What that basically means (to me) is that government programs and laws may be acceptable, even necessary, so long as they aren’t liberty-infringing* and the negative consequences don’t outweigh the positive.
This philosophy makes what you do in the safety and privacy of your own home your business while allowing for (in my opinion) government programs like welfare or even healthcare (the good done by them outweighs the bad), while also keeping the reigns on the ever-encroaching and powerful corporatist movement.
It also means you put dangerous people in jail and let the not-dangerous ones out.
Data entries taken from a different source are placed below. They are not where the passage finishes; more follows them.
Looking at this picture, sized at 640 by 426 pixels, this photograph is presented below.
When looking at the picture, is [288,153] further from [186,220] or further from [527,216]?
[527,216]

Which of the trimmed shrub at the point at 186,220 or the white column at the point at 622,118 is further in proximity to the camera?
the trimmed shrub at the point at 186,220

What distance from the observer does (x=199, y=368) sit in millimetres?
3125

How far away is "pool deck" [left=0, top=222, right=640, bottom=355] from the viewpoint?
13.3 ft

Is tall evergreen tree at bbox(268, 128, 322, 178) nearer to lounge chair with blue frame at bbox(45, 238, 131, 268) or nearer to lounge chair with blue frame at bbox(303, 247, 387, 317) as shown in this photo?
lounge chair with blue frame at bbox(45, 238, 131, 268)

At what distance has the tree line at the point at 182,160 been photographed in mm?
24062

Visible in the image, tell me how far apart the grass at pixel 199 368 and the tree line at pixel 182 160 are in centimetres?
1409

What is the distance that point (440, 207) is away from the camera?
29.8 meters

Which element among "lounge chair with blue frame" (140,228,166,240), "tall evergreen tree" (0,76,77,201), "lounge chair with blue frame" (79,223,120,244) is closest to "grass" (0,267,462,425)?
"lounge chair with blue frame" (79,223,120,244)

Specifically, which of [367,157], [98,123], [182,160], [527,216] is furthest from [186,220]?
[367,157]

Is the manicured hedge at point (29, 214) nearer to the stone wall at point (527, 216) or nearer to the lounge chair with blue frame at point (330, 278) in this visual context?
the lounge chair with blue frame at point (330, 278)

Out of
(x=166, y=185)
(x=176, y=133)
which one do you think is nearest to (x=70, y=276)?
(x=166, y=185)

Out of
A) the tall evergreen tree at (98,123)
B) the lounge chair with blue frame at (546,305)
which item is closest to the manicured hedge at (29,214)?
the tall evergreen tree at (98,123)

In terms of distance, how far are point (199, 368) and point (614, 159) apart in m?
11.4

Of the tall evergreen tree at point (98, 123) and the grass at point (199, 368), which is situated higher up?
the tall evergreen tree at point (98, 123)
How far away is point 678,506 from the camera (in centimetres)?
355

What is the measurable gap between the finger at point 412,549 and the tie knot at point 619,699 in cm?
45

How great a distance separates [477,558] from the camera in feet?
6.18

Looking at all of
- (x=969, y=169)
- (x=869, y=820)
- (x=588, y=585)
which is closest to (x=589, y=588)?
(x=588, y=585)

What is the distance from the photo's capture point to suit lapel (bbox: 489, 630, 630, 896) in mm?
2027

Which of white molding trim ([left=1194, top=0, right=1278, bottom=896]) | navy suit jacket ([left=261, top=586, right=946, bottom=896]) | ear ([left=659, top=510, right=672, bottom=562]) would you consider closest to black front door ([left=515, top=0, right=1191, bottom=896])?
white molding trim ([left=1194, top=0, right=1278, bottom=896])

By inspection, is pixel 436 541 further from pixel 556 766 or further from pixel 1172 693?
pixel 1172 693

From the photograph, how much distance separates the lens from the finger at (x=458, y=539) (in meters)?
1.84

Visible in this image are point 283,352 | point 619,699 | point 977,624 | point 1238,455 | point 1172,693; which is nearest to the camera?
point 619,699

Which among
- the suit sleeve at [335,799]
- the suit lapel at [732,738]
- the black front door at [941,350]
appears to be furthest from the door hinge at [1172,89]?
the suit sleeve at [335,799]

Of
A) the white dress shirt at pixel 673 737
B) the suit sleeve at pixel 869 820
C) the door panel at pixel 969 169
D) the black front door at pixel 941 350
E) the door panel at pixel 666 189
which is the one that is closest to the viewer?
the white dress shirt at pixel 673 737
Utiliatarianists would not agree with laws passed to protect people from inflicting self-harm, and both utilitarianists and libertarians agree that laws protecting the people where they can’t protect themselves are necessary.
Perhaps that’s what Karlgaard means by "left-libertarian," for that might be a way I would describe myself, because saying I ascribe to John Stuart Mill’s brand of utilitarianism and Thomas Paine’s libertarian philosophy as a buffer comes across as complicated, and it is.
Indeed, the entire Web 2.0/Wikipedia/Craigslist model of self-organizing communities has, underneath it, a kind of left-libertarian Zeitgeist.
Fans of Jon Stewart, Stephen Colbert and South Park would easily identify with left-libertarians. You can’t deny that left-libertarianism is a growing trend among adults under 40.
And, to add to that, if you haven’t heard of Libertarian Republican Congressman Ron Paul (he’s running for President, in case you didn’t know), then you haven’t been following Digg.com, where Ron Paul supporters gather en masse to raise awareness.
If you hadn’t heard of Ron Paul, then you probably watch too much TV. The traditional media is sticking with the traditional runners – the dichotomous, diaphanous status-quo pundits dividing the nation’s ideals sharply in two and, lately, pitting two sides against each other as though enemies within.
"Neocon" and "liberal," as labels, have escalated nearly to the level of racial slurs, and come with as much vitriol and finger-pointing.
So it shouldn’t be surprising that after decades of nonsense, the younger demographic, especially the early-adopters with an unprecedented mass of information at their fingertips, look at the society their Boomer parents created and balk.
Indeed the forward thinkers are in Silicon Valley (a few of us here in Kentucky, too :-D), left-libertarians they are, and look up to unconventional thinkers like the Colberts and Stewarts of the world as their modern-day Aristotles (maybe Erasmus is a better example?). The system they mock is an easy target because of its ridiculousness, and is deserving of all the heat it gets.
Web 2.0 has offered the unconventional thought-leaders a new and breathtakingly democratic platform. Expect the same generation (even amid concerns their real-life demeanors will mirror their online butchering of language and etiquette) that developed YouTube, blogs, and Digg.com to view this world differently from their stodgy, divisive predecessors.
*All laws, by their very nature, are liberty infringing. Thomas Paine notes, therefore, that only those laws that protect the public should be desirable.